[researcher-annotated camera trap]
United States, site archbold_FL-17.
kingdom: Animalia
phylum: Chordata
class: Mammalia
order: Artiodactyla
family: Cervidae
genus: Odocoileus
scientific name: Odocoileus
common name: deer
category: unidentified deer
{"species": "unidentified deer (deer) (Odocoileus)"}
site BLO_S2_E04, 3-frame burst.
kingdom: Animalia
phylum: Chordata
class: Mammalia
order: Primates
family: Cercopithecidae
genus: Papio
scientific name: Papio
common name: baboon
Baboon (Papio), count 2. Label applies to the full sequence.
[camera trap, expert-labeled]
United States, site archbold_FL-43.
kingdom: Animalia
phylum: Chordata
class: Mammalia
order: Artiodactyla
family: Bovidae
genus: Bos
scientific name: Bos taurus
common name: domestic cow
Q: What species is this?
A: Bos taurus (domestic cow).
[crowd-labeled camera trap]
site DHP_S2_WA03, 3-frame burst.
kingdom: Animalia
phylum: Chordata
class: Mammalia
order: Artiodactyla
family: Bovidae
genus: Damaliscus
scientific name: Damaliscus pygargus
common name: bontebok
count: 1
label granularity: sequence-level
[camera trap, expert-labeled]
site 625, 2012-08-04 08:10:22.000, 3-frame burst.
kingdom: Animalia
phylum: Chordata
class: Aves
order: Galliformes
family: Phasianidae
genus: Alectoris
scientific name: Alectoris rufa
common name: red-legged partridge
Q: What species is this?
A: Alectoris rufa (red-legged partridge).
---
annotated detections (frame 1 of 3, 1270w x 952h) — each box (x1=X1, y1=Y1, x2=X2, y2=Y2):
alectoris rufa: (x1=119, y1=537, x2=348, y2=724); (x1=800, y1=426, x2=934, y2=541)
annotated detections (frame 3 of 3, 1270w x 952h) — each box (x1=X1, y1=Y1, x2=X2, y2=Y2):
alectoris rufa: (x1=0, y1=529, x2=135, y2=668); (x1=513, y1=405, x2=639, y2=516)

## Assignment
What you return should consist solely of the lines from the one containing "A: Bos taurus (domestic cow)." through the end of the entries above, reproduced exactly.

## Solution
A: Bos taurus (domestic cow).
[crowd-labeled camera trap]
site DHP_S2_WA03, 3-frame burst.
kingdom: Animalia
phylum: Chordata
class: Mammalia
order: Artiodactyla
family: Bovidae
genus: Damaliscus
scientific name: Damaliscus pygargus
common name: bontebok
count: 1
label granularity: sequence-level
[camera trap, expert-labeled]
site 625, 2012-08-04 08:10:22.000, 3-frame burst.
kingdom: Animalia
phylum: Chordata
class: Aves
order: Galliformes
family: Phasianidae
genus: Alectoris
scientific name: Alectoris rufa
common name: red-legged partridge
Q: What species is this?
A: Alectoris rufa (red-legged partridge).
---
annotated detections (frame 1 of 3, 1270w x 952h) — each box (x1=X1, y1=Y1, x2=X2, y2=Y2):
alectoris rufa: (x1=119, y1=537, x2=348, y2=724); (x1=800, y1=426, x2=934, y2=541)
annotated detections (frame 3 of 3, 1270w x 952h) — each box (x1=X1, y1=Y1, x2=X2, y2=Y2):
alectoris rufa: (x1=0, y1=529, x2=135, y2=668); (x1=513, y1=405, x2=639, y2=516)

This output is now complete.